Britt Anderson

Associate Professor (Director, Centre for Theoretical Neuroscience)

Contact Information

Office:  E7 6328 / PAS 4039
Phone: 519-888-4567 x43056
Email: britt@uwaterloo.ca

Britt Anderson photograph

Webpage: Britt Anderson's website

Appointed to Psychology in Cognitive Neuroscience

Education

PhD, Brown University (2006)
MD, University of Southern California (1984)
BS, University of Arizona (1980)

Research

Led by the work demonstrating that a lot of what is called attention can be more directly accounted for in terms of stimulus probabilities, I have become (writing in 2021) pre-occupied with how it is we represent uncertainty. It is relatively easy to say that our degrees of belief are simply probabilities, but that can't be entirely right for a lot of reasons. We seem to have beliefs about events that have never happened and never could happen. That is why people can argue about counter-factual alternate histories. And even for more common circumstances the events we are making decisions for are non-repeatable. Deciding to have a first date with person X is not something you can model based on frequencies. But you do decide, and you have feelings that are stronger or weaker about whether it is a good idea. In all the Bayesian and similar accounts of decision making under uncertainty that are on offer to account for these types of decisions there are probability distributions embedded. Do we think those distributions (or some simplification) are generic or are they rather modality and situationally specific? How do we compare the similarity and differences of distributions when deciding if things have changed? Measuring belief is a tricky technical issue, and I do work on that, but also the lab tries to think more conceptually about what this space of representation for uncertainty looks like and what are the calculi for comparison. How can they be instantiated in neural hardware?

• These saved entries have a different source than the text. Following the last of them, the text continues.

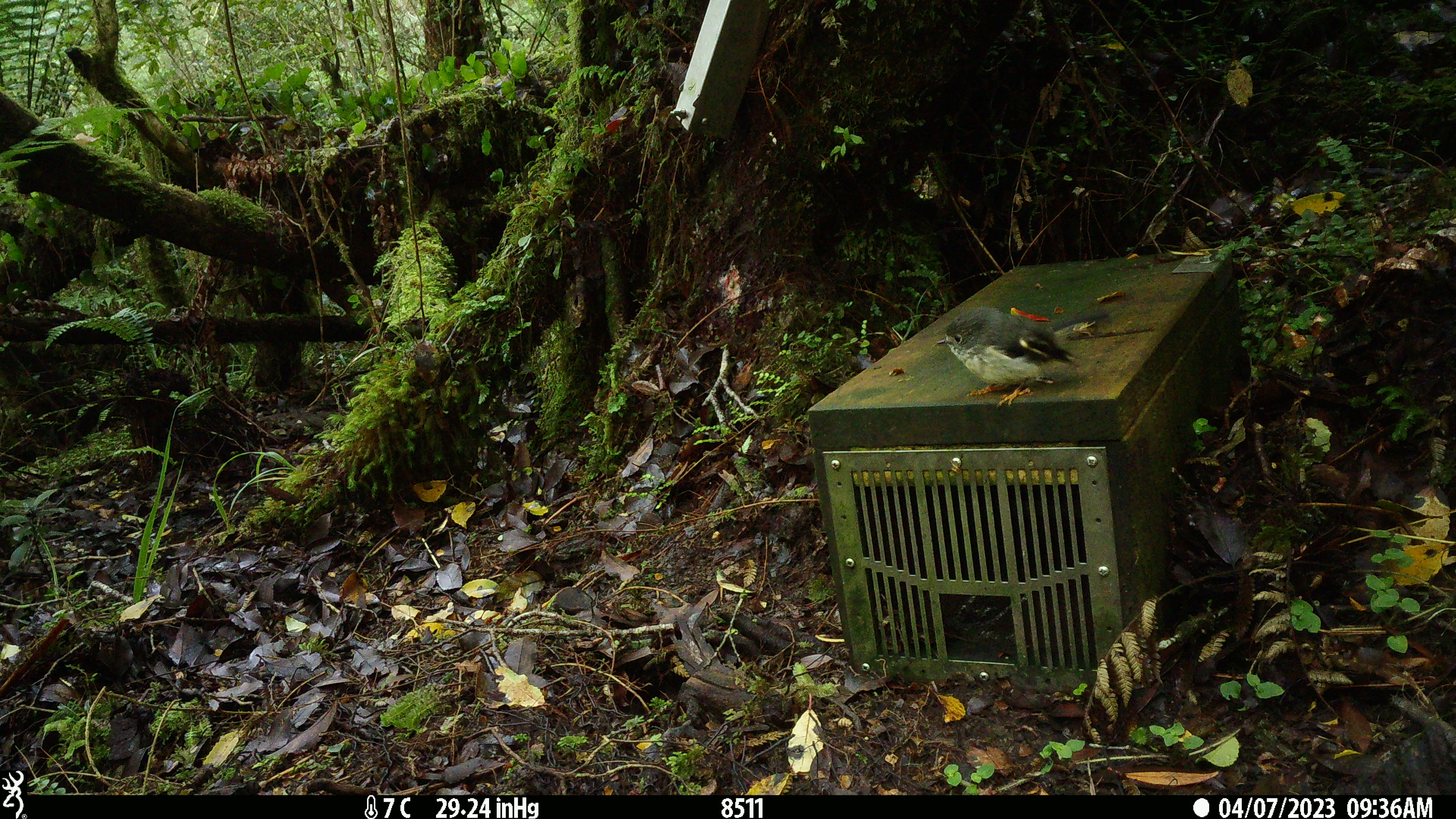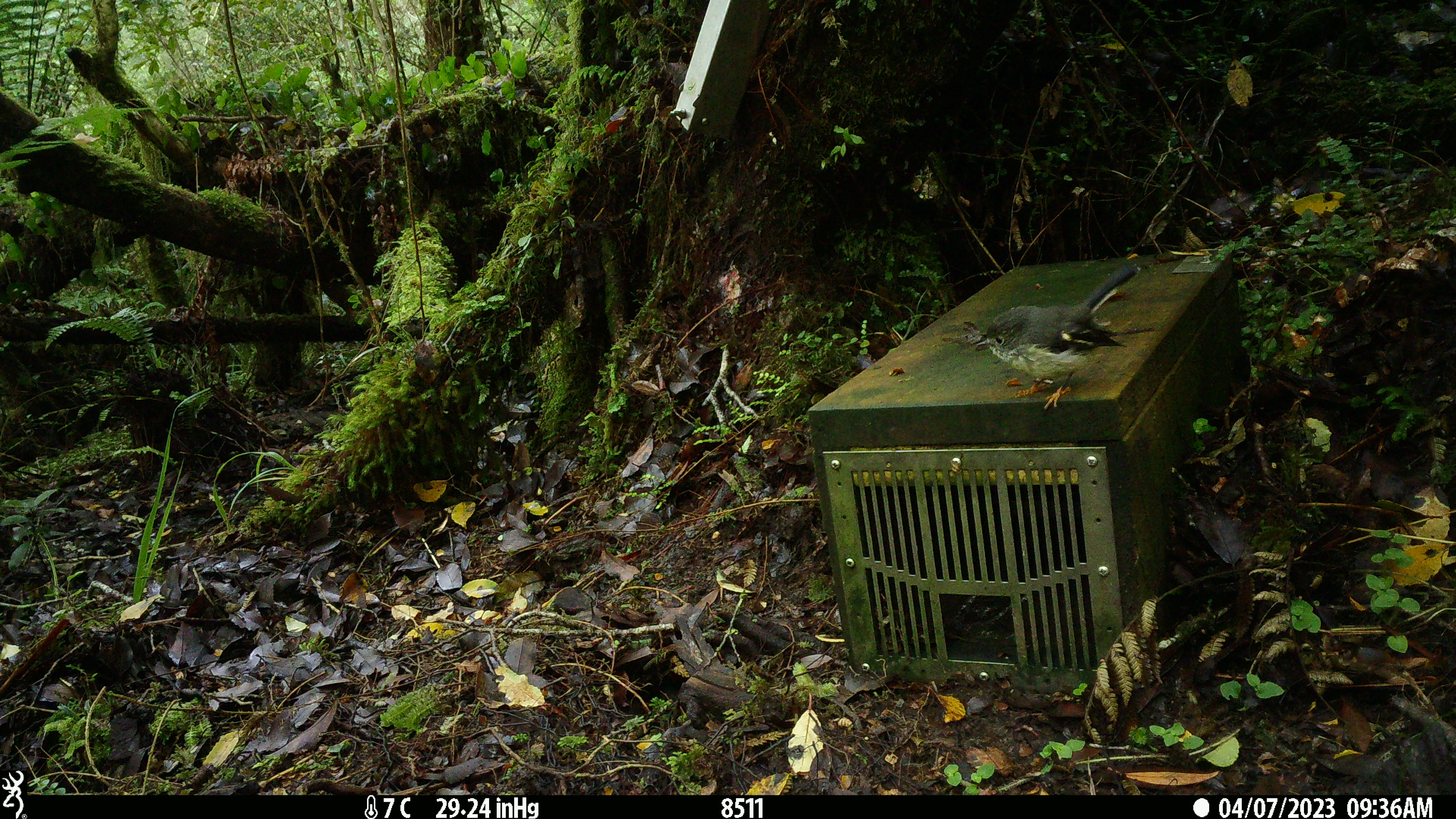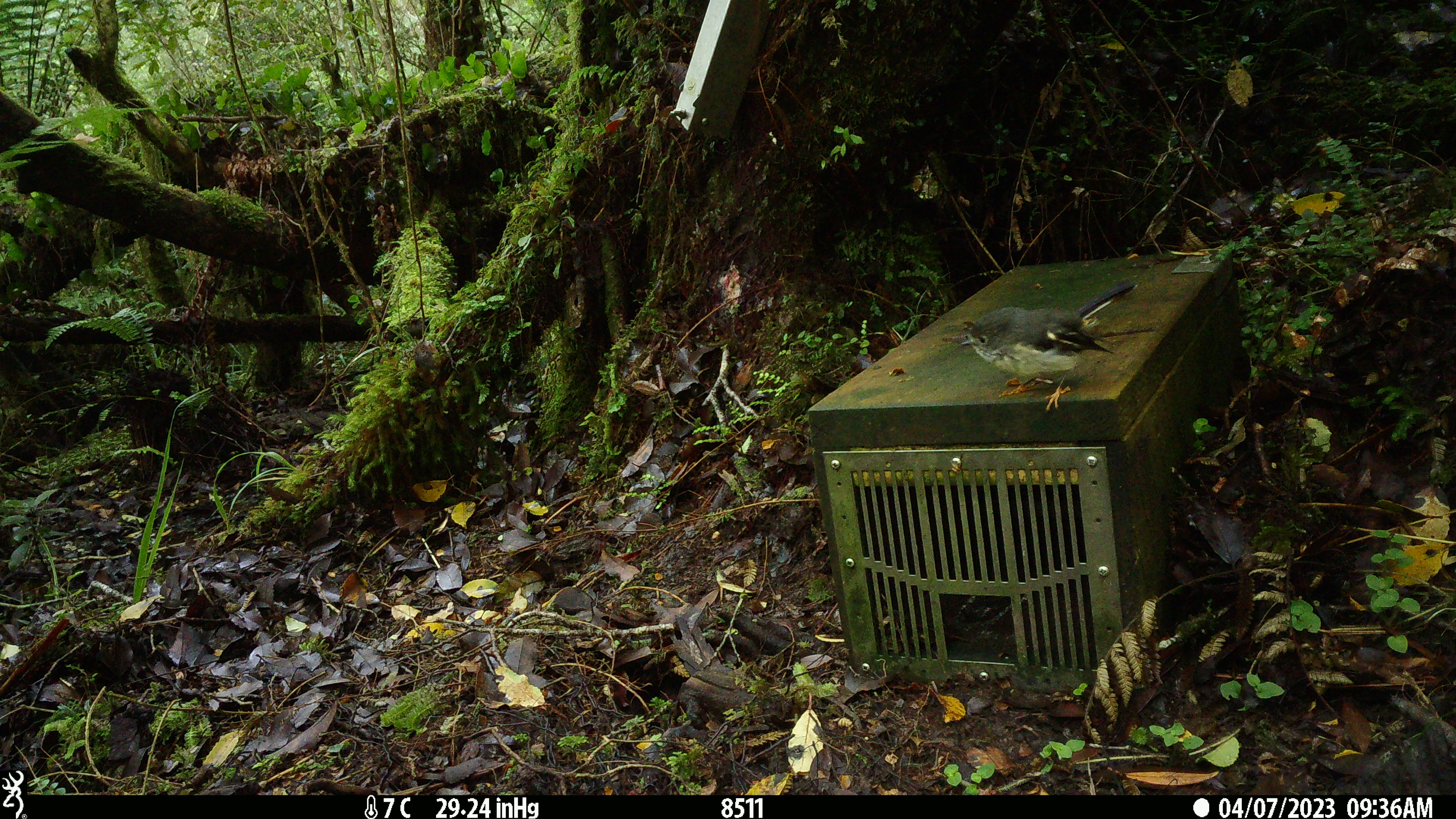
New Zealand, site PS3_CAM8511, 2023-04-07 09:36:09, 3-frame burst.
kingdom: Animalia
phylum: Chordata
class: Aves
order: Passeriformes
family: Petroicidae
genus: Petroica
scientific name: Petroica macrocephala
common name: tomtit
Tomtit (Petroica macrocephala).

You can't read papers with all these different kinds of models without wondering in what fundamental ways they are different. The language may imply that two approaches are very similar (or very different), but the wording used to describe can be a long way from the mathematics that underlies them and both may not be reflected in the code written to simulate them. How can we do a better job of communicating our models and theories formally? What is the right language to facilitate comparisons and contrasts? I am a new enthusiast to applied category theory and am looking for my first opportunity to use it in some meaningful way. As probability theory can be developed from a category theory perspective (in contrast to the traditional measure theoretic one) I am hopeful there may be a way to braid these two strings together (there is a pun in there for any category theorists that find their way here).